A reflexão proposta aqui é a desproporcional relação entre o número de carros roubados ou furtados no Brasil e o índice de veículos com proteção veicular.

Como já destacado, apenas 30% dos veículos que circulam no país possuem algum tipo de proteção. Isso é muito pouco se considerarmos que, entre 2014 e 2015, um carro foi roubado a cada minuto no Brasil.

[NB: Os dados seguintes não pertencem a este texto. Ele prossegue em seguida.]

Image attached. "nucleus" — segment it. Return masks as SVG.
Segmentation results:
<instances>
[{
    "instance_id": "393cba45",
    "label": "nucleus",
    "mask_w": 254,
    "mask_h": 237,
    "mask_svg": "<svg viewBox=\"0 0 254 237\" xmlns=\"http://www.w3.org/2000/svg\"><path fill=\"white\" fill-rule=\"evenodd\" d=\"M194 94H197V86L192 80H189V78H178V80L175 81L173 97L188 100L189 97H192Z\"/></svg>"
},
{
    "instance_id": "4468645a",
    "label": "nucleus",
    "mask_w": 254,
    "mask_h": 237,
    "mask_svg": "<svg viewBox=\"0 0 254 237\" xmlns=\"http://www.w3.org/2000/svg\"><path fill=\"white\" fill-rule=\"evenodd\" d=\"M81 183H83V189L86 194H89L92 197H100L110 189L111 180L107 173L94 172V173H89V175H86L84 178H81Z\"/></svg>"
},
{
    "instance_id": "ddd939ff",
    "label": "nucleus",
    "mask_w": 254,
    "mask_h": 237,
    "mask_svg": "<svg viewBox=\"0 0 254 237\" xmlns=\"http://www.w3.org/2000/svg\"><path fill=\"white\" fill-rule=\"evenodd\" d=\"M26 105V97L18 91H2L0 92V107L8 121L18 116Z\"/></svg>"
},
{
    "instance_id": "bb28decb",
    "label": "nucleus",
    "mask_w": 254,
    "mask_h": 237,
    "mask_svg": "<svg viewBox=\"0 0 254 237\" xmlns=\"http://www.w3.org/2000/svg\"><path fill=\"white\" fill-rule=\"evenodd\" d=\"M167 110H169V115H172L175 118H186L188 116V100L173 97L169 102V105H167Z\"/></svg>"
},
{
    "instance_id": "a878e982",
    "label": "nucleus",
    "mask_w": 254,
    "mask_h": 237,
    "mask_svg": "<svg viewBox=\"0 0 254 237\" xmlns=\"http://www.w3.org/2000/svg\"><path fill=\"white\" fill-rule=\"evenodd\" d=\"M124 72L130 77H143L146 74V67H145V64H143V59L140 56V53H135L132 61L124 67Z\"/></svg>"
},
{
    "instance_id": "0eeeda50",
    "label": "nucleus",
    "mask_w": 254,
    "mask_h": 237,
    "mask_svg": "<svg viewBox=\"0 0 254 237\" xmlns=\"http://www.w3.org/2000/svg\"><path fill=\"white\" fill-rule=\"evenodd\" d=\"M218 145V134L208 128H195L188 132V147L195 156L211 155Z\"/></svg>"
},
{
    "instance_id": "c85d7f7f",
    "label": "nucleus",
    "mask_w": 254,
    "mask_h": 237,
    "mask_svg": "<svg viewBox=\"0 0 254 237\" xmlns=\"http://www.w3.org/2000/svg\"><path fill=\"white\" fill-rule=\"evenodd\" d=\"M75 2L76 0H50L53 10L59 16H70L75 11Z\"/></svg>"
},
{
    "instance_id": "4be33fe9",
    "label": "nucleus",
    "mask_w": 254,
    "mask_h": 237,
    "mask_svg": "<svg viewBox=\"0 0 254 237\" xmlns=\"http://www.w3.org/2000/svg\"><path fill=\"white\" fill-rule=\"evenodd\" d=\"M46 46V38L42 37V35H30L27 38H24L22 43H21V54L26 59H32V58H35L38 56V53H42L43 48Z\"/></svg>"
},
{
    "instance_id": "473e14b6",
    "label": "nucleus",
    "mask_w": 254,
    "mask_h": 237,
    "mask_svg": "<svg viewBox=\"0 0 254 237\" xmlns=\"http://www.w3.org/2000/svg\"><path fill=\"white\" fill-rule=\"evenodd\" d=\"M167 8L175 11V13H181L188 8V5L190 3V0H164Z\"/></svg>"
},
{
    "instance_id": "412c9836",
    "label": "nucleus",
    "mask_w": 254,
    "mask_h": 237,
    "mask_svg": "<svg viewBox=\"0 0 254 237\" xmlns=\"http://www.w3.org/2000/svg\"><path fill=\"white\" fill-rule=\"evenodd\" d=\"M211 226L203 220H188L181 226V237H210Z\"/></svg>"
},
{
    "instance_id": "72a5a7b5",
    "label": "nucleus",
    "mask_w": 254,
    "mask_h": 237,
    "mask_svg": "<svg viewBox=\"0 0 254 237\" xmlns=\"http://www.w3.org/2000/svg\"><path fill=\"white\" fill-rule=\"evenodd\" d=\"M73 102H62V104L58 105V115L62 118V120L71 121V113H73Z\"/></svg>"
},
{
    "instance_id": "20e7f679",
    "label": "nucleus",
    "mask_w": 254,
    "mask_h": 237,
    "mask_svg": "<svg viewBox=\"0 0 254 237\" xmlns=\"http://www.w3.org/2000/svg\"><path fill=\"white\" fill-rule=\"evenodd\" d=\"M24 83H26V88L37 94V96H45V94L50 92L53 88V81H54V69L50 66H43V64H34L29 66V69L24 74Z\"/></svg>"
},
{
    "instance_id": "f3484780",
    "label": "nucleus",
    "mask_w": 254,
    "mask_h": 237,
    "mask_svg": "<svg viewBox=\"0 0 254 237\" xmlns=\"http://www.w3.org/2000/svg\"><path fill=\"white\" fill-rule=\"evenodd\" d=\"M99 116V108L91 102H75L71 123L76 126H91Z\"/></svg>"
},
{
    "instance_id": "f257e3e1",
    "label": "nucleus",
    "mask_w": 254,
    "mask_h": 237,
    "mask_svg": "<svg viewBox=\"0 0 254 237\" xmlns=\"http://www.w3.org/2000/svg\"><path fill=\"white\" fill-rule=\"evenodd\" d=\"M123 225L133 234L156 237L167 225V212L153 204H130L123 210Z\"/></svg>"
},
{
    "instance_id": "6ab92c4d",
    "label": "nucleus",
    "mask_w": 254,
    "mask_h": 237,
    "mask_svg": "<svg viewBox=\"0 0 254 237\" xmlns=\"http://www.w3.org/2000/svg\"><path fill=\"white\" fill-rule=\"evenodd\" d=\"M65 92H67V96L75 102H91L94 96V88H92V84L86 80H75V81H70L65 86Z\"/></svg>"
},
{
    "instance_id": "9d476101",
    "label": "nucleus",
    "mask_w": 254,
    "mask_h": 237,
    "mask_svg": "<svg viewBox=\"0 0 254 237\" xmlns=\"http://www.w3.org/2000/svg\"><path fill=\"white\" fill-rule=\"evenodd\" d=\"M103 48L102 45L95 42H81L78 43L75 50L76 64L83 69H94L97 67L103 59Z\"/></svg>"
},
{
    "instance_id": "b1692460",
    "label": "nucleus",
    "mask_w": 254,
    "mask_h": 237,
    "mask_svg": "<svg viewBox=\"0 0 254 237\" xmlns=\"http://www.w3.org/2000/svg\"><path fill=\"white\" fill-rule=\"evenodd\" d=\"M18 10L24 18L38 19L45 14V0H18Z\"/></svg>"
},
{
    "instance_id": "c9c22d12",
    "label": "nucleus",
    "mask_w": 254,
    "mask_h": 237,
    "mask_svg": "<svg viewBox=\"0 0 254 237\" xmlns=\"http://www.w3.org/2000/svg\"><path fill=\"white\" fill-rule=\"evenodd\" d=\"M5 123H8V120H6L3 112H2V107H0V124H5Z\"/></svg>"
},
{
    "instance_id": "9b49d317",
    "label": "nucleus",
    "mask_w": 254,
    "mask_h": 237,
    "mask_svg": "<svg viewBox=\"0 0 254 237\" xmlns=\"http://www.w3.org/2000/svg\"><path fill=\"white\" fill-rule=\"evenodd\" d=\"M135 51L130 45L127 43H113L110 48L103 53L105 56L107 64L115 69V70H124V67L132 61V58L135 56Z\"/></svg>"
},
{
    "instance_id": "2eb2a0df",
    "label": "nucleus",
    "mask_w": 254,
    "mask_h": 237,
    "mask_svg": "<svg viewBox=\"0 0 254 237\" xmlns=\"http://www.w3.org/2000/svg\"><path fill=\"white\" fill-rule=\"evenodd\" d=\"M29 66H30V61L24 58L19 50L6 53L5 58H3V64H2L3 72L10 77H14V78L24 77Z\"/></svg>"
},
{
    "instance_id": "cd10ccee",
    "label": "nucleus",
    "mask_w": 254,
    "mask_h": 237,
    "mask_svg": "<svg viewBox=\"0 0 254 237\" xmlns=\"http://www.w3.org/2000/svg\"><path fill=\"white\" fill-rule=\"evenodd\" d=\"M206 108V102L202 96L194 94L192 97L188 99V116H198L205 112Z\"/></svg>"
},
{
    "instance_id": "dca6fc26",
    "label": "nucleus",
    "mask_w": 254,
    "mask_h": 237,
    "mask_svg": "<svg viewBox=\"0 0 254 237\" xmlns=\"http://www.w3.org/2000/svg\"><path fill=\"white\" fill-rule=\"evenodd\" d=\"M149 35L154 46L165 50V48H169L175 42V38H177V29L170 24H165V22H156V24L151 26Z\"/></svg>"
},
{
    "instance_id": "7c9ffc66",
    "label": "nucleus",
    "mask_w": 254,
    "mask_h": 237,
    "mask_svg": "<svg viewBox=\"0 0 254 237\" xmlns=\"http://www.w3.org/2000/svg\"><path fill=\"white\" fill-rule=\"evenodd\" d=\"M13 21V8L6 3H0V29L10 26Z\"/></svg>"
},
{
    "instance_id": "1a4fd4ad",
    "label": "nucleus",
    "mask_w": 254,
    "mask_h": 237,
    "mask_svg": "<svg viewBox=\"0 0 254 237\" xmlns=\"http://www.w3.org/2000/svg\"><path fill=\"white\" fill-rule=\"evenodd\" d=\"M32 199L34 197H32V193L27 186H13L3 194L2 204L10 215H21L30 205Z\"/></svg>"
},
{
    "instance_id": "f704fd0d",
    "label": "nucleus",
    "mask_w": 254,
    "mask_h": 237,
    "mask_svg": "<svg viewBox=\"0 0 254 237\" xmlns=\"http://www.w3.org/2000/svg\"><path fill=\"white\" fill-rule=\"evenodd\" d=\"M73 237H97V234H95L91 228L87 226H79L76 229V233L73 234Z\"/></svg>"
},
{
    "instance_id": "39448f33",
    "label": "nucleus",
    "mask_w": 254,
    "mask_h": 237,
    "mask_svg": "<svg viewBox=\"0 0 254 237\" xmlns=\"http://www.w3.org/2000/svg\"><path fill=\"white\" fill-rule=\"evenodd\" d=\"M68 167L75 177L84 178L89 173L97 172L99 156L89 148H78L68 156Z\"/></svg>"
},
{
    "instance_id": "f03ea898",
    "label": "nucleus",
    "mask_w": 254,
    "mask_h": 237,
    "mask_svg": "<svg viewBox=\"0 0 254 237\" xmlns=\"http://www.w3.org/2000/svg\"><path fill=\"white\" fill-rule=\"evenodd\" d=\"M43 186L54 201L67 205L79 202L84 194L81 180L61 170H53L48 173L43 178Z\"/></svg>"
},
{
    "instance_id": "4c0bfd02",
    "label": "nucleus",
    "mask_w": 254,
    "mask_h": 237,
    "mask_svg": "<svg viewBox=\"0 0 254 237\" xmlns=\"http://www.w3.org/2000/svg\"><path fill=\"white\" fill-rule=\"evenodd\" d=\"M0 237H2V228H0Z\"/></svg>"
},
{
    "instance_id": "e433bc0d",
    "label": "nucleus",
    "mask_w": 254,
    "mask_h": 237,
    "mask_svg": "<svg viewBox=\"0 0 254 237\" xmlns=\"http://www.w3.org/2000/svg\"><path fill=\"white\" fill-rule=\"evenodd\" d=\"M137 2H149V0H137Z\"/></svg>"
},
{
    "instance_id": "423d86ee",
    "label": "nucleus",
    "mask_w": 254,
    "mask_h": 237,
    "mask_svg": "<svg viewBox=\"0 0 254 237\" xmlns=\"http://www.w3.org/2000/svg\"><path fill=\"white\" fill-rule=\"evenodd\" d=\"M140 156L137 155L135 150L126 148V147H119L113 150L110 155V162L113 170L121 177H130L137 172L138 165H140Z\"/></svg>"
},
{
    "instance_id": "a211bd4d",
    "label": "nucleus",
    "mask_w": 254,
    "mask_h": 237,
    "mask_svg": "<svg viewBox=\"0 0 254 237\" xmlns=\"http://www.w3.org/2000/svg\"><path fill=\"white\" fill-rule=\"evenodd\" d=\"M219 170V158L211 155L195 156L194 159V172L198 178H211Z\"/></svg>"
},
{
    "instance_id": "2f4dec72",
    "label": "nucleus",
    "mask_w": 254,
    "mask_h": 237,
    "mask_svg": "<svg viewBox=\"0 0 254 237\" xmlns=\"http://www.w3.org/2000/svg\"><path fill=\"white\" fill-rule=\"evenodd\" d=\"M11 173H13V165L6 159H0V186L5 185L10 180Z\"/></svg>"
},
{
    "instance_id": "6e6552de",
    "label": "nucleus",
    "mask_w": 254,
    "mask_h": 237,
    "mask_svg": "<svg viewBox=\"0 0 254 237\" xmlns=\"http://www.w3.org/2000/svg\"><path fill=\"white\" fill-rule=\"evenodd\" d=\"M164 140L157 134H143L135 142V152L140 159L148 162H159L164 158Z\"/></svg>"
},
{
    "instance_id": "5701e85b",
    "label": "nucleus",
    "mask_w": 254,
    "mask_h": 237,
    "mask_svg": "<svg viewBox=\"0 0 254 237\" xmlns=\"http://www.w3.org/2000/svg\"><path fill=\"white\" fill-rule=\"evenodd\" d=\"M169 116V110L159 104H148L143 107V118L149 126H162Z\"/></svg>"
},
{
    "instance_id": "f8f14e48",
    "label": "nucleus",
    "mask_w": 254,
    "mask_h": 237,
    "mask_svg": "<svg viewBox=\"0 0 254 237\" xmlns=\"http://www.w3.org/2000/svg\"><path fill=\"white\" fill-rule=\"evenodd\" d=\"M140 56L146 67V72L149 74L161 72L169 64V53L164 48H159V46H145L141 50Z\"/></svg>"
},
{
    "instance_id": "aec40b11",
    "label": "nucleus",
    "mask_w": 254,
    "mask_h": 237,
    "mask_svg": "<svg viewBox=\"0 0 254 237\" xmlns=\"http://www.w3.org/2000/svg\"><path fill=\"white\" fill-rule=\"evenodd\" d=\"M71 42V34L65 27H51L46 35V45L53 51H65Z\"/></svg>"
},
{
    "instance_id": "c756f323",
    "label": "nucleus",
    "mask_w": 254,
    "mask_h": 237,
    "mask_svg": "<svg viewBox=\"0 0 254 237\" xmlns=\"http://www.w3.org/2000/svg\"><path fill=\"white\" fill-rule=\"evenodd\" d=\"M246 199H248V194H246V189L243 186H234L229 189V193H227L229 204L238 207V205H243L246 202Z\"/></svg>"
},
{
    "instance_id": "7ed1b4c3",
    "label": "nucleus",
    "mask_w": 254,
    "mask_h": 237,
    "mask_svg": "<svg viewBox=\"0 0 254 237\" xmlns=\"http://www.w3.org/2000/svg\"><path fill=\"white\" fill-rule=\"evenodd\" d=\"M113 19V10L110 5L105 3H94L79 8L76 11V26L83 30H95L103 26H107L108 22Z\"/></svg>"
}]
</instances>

Os dados estão no Anuário Brasileiro de Segurança Pública.

O Sindicato Nacional da Indústria de Componentes para Veículos Automotores (Sindpeças) informa que a frota circulante no território nacional, em 2016, era de quase 43 milhões de veículos (pensem quanto esse número aumentou até hoje, em 2021). Ou seja: menos de 12 milhões de carros não trarão prejuízos ou, no mínimo, aborrecimentos aos proprietários casos entrem na estatística de furtos e roubos.

Por que é tão grande o número de carros roubados ou furtados?

A resposta passa pela Economia e pela Segurança Pública brasileiras. De um lado, a crise econômica, que resulta numa alta taxa de desemprego, ajuda no aumento da criminalidade. Ao mesmo tempo, com queda de arrecadação, os governos cortam investimentos e a área de Segurança Pública, em todos os níveis, perde verbas.

Nesse cenário, por mais que as forças de segurança busquem conter a violência, faltam recursos humanos e materiais para enfrentar a criminalidade. Pior: não há um planejamento para que os diversos tipos de crime, entre eles roubo ou furto de veículos, sejam enfrentados de forma estratégica.

A nossa legislação, que engessa o sistema de Justiça, dificulta a punição dos agentes criminosos. Tanto que não é raro policiais reclamando que prender suspeitos de crime é como “enxugar gelo”. Além disso, roubo e furto de veículos são atrativos para quem atua à margem da lei. Entre outros motivos, listamos alguns:

  • O valor um carro sugere um bom retorno financeiro
  • Há quadrilhas especializadas em adulterações que facilitam a receptação
  • O desmanche ajuda na venda rápida e rentável das peças
  • Um carro é instrumento primordial para a prática de outros crimes

Número de casos não encarece a proteção veicular

O número de roubos e furtos de veículos no Brasil é alto. Mesmo assim, poucas pessoas pensam em se preservar de prejuízos. Queremos ajudar na reflexão sobre o que leva tantos proprietários de veículos a não fazer proteção veicular.

Ora, uma das consequências da alta taxa de furtos e roubos de veículos é excassez e o alto valor dos serviços do seguro tradicional. Mas o mesmo índice não aumenta o preço da proteção veicular. Ou seja: não vale a pena seu carro ficar desprotegido.

O custo é 70% menor da proteção veicular em relação ao seguro tradicional. Sem contar que as associações que sustentam essa proteção automotiva dispensam a análise de perfil costumeira nas seguradoras. O diferencial da proteção automotiva está também na facilidade para aderir ao sistema.

Tem o tal registro do “Impedimento do veículo”

E se a decisão é ignorar o prejuízo no caso de furto ou roubo de veículos, não há como escapar de pelo menos um dos aborrecimentos imediatos para quem é vítima desses crimes. Está na legislação que o proprietário precisa formalizar o impedimento do veículo. Os estados e a Base Nacional de Veículos precisam ser informados. De um jeito ou de outro, melhor é cumprir o que manda a lei. Quer um exemplo? Se o seu carro for flagrado em posse de alguém supostamente cometendo crimes, você terá que se explicar na Polícia. Convenhamos: ter que prestar contas sobre algo que não é de sua responsabilidade é muito mais que constrangedor.

Conclusão

Fazer proteção veicular é uma opção do proprietário. O que cada um de nós não está livre é do risco. Em caso de roubo ou furto, o proprietário tem obrigações a cumprir. Há quem diga que custos com plano de saúde e com proteção veicular são quase como obrigação. E quem faz tem quase certeza de que nunca vai precisar. Os dados de furtos e roubos no Brasil sinalizam o contrário e é bom ficar atento a isso.